» **REQUEST**
The listing must be reproduced in full, exactly as it stands.

» **RECORDS SUPPLIED**
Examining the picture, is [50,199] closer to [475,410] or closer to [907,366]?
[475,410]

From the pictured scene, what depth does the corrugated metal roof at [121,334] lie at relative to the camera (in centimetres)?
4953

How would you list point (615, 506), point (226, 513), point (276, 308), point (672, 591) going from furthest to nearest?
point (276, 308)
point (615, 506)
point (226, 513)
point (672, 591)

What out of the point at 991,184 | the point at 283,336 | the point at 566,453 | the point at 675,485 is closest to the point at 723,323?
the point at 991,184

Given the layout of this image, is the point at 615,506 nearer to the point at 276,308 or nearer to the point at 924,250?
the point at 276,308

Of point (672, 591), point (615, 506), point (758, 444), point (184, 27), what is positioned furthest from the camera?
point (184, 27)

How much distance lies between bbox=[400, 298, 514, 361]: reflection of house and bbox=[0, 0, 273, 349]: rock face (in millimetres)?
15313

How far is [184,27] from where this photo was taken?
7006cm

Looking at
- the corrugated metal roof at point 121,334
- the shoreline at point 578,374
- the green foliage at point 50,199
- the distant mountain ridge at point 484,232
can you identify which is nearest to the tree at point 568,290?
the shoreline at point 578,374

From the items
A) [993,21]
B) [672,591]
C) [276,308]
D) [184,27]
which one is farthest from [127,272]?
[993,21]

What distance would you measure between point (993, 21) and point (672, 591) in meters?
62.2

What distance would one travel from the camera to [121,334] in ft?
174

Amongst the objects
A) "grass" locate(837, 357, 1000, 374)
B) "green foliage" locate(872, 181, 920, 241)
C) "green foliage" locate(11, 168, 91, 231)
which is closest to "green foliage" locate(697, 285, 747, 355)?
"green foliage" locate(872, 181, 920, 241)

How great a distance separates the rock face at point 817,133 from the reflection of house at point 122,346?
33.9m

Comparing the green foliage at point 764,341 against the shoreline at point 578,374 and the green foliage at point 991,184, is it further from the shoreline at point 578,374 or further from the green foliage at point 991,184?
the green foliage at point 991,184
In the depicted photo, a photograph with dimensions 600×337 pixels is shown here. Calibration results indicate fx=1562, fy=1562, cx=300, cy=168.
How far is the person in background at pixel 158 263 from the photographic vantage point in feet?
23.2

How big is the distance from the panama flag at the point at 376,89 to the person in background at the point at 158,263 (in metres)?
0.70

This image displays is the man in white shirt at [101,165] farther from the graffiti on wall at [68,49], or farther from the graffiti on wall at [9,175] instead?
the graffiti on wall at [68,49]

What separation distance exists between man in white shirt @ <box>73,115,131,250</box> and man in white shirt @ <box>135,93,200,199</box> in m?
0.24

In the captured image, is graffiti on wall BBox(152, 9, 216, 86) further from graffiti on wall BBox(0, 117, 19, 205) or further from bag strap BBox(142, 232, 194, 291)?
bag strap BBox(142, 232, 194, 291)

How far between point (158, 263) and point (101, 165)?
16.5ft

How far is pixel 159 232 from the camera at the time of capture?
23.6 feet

» **WRITTEN RESPONSE**
Examining the picture, is [50,199] closer to [475,410] or closer to [907,366]?
[475,410]

From the pictured scene, what depth does the corrugated metal roof at [121,334] lie at relative to the camera (in centimetres)?
4953

How would you list point (615, 506), point (226, 513), point (276, 308), point (672, 591) going from furthest to nearest?
point (276, 308)
point (615, 506)
point (226, 513)
point (672, 591)

What out of the point at 991,184 | the point at 283,336 | the point at 566,453 | the point at 675,485 is closest to the point at 723,323?
the point at 991,184

Given the layout of this image, is the point at 615,506 nearer to the point at 276,308 or nearer to the point at 924,250?
the point at 276,308

Of point (672, 591), point (615, 506), point (758, 444), point (184, 27), what is positioned furthest from the camera?
point (184, 27)

How much distance lies between bbox=[400, 298, 514, 361]: reflection of house and bbox=[0, 0, 273, 349]: rock face (in millimetres)?
15313

How far is [184,27] from where this photo was taken?
7006cm

Looking at
- the corrugated metal roof at point 121,334
- the shoreline at point 578,374
- the green foliage at point 50,199
- the distant mountain ridge at point 484,232
can you identify which is nearest to the tree at point 568,290?
the shoreline at point 578,374

From the items
A) [993,21]
B) [672,591]
C) [276,308]
D) [184,27]
which one is farthest from [127,272]?
[993,21]

What distance would you measure between point (993, 21) and point (672, 591) in meters?
62.2

What distance would one travel from the camera to [121,334] in ft?
174

Amongst the objects
A) "grass" locate(837, 357, 1000, 374)
B) "green foliage" locate(872, 181, 920, 241)
C) "green foliage" locate(11, 168, 91, 231)
which is closest to "green foliage" locate(697, 285, 747, 355)?
"green foliage" locate(872, 181, 920, 241)

How great a distance separates the rock face at point 817,133 from the reflection of house at point 122,346?
33.9m

Comparing the green foliage at point 764,341 against the shoreline at point 578,374 and the green foliage at point 991,184, is it further from the shoreline at point 578,374 or further from the green foliage at point 991,184?
the green foliage at point 991,184
In the depicted photo, a photograph with dimensions 600×337 pixels is shown here. Calibration results indicate fx=1562, fy=1562, cx=300, cy=168.
How far is the person in background at pixel 158 263 from the photographic vantage point in feet?
23.2

How big is the distance from the panama flag at the point at 376,89 to the person in background at the point at 158,263 (in metres)?
0.70

This image displays is the man in white shirt at [101,165] farther from the graffiti on wall at [68,49], or farther from the graffiti on wall at [9,175] instead?
the graffiti on wall at [68,49]

What separation distance exists between man in white shirt @ <box>73,115,131,250</box> and man in white shirt @ <box>135,93,200,199</box> in m?
0.24

In the captured image, is graffiti on wall BBox(152, 9, 216, 86) further from graffiti on wall BBox(0, 117, 19, 205) or further from bag strap BBox(142, 232, 194, 291)?
bag strap BBox(142, 232, 194, 291)

How far between point (158, 263) and point (101, 165)?
16.5ft

How far is pixel 159 232 from the camera at the time of capture?
23.6 feet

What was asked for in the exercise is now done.